**Exercise details**
Output every item below word for word, with no changes.

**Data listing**
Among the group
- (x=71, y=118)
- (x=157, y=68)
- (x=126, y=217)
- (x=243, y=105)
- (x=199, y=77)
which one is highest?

**Full output**
Among the group
- (x=71, y=118)
- (x=157, y=68)
- (x=126, y=217)
- (x=243, y=105)
- (x=199, y=77)
which one is highest?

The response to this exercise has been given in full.